Перед сражением спартанцы приносили жертву не богам войны, а мирным Музам. «Почему?» – спрашивали их. «Потому что мы молимся не о победе, а о певцах, достойных этой победы». После сражения приносили в жертву богам петуха. «Почему?» – «Потому что в Спарте не хватило бы быков для наших побед».
Спартанское воспитание
Афинянин спросил спартанца: «Какое в Спарте наказание за супружескую измену?» – «Никакого», – ответил тот. Афинянин не отставал.

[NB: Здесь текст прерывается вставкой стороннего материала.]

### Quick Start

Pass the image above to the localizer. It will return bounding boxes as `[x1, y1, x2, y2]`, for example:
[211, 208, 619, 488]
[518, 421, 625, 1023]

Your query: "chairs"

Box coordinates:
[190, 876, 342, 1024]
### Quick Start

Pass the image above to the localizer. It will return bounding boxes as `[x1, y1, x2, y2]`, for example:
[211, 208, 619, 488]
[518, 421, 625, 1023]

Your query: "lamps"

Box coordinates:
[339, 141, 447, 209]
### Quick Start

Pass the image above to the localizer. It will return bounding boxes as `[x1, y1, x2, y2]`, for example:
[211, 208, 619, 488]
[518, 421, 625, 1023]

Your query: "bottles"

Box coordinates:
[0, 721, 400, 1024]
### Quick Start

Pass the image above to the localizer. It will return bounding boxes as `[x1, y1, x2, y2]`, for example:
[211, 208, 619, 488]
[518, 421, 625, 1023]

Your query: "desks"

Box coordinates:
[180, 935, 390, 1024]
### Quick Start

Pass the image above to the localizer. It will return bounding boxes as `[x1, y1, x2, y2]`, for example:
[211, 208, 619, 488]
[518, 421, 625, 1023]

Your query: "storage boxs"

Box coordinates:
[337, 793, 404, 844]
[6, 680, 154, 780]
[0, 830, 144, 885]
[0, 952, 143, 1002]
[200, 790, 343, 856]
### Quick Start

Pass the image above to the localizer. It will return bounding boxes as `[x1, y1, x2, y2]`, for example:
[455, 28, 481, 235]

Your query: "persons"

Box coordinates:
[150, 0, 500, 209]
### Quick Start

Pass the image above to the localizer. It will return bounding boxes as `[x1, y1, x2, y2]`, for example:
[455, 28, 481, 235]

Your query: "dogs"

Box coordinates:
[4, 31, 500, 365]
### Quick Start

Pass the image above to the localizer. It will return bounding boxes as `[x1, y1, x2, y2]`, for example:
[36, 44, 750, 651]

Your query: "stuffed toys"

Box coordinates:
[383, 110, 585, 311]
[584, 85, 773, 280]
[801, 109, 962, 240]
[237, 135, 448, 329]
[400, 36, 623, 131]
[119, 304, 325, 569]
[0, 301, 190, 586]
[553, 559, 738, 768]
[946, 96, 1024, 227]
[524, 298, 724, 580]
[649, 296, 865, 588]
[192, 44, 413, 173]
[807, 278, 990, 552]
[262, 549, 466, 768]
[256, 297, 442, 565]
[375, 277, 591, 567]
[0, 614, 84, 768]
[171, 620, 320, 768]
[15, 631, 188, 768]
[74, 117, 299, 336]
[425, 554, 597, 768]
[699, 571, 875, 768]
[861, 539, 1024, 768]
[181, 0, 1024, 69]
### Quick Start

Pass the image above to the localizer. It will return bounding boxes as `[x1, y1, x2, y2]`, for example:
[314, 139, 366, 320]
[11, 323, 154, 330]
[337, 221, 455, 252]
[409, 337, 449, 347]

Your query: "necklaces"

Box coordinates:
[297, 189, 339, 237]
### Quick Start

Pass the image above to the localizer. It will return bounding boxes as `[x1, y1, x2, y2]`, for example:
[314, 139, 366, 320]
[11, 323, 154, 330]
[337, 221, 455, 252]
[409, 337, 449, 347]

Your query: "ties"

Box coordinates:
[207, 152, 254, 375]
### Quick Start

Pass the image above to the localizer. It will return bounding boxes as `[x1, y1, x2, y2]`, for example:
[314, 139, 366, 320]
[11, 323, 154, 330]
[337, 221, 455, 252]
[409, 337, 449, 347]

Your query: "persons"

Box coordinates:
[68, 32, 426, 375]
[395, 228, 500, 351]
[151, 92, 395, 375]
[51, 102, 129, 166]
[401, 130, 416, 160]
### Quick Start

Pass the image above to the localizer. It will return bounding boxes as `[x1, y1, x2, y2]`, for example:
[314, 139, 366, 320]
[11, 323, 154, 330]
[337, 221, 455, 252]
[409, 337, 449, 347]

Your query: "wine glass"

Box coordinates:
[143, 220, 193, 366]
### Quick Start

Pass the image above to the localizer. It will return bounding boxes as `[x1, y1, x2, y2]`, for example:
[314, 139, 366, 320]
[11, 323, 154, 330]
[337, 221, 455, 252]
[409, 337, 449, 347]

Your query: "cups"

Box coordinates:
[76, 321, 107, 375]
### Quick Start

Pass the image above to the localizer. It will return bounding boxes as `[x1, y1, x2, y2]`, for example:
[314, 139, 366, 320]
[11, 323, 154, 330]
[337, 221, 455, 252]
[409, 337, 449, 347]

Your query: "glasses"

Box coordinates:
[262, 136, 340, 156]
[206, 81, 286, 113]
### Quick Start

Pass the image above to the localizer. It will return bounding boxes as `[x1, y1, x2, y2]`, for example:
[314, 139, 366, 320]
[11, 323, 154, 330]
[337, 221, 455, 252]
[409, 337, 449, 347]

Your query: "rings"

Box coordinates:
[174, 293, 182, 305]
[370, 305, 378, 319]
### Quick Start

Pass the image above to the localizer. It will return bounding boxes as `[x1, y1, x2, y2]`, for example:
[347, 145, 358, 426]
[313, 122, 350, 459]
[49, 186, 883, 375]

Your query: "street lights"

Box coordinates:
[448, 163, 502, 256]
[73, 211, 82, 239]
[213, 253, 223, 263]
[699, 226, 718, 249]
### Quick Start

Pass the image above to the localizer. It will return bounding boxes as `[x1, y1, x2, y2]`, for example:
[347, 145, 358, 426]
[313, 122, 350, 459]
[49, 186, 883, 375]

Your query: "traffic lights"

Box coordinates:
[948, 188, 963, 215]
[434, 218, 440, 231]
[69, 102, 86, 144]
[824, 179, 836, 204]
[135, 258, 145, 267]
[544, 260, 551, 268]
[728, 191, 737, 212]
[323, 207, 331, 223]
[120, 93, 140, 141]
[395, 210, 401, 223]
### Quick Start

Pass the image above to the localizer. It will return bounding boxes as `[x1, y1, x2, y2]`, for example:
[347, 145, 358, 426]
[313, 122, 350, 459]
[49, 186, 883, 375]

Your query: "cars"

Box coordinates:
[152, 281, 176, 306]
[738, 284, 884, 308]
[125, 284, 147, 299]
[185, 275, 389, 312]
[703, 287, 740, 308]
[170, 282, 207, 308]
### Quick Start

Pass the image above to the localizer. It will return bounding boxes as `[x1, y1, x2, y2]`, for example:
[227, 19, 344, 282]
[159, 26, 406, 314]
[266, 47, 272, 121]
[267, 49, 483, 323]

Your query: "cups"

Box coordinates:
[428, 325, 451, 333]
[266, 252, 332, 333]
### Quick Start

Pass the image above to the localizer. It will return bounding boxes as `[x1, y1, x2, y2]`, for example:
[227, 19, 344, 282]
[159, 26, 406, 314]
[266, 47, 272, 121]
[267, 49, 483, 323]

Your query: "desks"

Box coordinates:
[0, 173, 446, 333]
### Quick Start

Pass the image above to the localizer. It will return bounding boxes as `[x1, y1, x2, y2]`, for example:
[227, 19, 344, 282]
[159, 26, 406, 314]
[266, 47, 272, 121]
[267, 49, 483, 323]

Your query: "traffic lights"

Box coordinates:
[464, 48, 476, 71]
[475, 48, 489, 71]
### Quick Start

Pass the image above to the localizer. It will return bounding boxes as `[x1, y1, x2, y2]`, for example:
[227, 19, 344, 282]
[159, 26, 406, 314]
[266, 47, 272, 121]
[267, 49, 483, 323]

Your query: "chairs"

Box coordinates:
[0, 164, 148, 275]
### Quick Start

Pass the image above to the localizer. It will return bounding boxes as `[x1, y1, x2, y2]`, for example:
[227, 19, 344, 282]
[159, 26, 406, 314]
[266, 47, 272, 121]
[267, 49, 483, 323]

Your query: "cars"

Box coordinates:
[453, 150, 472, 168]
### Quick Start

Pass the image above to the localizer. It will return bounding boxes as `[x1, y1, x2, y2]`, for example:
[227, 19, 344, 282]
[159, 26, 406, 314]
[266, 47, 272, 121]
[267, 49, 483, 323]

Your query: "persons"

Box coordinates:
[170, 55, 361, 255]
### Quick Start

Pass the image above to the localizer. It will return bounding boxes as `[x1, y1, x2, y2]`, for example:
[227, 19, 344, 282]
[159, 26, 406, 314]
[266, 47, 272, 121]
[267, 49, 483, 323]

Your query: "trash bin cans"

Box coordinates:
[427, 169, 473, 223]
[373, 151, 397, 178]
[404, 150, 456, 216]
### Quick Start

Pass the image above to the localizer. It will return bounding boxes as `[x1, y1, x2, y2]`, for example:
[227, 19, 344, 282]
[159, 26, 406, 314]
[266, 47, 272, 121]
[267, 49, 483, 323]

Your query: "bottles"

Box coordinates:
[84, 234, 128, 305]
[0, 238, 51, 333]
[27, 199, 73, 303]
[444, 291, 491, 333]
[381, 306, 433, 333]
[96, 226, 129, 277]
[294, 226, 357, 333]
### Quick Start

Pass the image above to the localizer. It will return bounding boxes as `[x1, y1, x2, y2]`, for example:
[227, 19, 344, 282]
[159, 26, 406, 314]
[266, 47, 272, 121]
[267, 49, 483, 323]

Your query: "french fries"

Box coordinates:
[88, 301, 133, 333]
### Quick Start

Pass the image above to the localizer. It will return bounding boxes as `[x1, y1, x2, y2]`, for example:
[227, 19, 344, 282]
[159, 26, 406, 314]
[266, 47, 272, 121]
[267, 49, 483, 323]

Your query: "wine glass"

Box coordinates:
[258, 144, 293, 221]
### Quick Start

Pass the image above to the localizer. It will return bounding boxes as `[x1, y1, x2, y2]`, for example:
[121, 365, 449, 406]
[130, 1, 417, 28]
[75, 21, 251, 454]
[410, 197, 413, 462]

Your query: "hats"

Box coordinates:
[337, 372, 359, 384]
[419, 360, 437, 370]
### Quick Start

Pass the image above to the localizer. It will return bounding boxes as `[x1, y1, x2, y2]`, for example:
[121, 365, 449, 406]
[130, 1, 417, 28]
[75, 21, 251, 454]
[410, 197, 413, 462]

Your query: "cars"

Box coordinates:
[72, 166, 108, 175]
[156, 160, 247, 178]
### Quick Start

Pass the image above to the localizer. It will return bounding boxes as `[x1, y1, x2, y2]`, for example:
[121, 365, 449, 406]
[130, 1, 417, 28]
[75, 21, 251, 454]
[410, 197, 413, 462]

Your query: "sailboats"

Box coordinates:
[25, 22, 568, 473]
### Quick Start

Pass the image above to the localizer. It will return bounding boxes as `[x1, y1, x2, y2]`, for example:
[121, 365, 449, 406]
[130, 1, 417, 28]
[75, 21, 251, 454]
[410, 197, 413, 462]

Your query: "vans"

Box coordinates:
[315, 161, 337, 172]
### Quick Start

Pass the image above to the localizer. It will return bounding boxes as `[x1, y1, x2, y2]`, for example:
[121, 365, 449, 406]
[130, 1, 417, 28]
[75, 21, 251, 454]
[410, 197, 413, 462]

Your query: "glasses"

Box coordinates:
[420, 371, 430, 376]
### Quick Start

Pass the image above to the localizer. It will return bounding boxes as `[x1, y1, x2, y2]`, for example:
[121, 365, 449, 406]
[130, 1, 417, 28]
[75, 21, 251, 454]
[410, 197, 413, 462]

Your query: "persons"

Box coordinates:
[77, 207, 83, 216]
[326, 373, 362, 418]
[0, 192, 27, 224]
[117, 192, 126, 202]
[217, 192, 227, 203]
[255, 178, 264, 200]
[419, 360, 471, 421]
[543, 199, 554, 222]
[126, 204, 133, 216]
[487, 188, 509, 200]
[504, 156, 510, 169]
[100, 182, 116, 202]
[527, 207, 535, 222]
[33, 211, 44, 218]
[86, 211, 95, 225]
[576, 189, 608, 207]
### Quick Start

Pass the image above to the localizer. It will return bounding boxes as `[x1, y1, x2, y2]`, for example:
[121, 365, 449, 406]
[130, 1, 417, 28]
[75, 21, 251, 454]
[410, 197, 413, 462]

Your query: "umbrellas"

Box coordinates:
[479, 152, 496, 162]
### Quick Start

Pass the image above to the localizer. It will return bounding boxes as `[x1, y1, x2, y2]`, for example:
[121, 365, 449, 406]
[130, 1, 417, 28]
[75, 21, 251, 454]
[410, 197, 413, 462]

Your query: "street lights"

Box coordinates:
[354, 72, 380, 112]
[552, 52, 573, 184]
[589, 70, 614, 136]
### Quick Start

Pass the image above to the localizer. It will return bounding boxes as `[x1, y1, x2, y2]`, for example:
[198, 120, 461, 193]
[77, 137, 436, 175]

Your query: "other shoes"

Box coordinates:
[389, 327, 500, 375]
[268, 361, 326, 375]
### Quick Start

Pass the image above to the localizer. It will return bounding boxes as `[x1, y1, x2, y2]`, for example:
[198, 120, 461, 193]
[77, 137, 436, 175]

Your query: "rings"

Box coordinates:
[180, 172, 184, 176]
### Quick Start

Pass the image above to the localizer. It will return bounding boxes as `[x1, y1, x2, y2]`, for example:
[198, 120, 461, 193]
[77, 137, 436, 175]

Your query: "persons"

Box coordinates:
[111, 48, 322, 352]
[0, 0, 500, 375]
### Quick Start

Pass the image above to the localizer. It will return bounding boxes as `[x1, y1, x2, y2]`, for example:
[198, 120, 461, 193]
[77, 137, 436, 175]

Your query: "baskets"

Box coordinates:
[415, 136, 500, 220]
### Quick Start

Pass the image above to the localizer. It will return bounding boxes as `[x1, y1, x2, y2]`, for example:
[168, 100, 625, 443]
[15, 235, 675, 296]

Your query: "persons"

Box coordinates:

Спартанец сказал: «Нужно принести в жертву такого быка, который, стоя на горе Тайгете, пьет воду из долины Еврота». – «Но разве бывают такие быки?» – «А разве бывают в Спарте супружеские измены?»
Женщины в воинском государстве были под стать мужьям: мужественные, сильные, закаленные. Они не жили затворниками, как в остальной Греции: с ними считались. «Только в Спарте мужья слушаются жен», – сказали спартанке. «Потому что только в Спарте жены рожают настоящих мужей», – ответила спартанка.
Спартанка послала в бой пятерых сыновей и ждала вестей у ворот. Появился гонец. «Как дела?» – «Все пятеро убиты», – ответил гонец. «Я не о том спрашиваю: кто победил?» – «Мы». – «Тогда я счастлива, что они погибли», – сказала мать.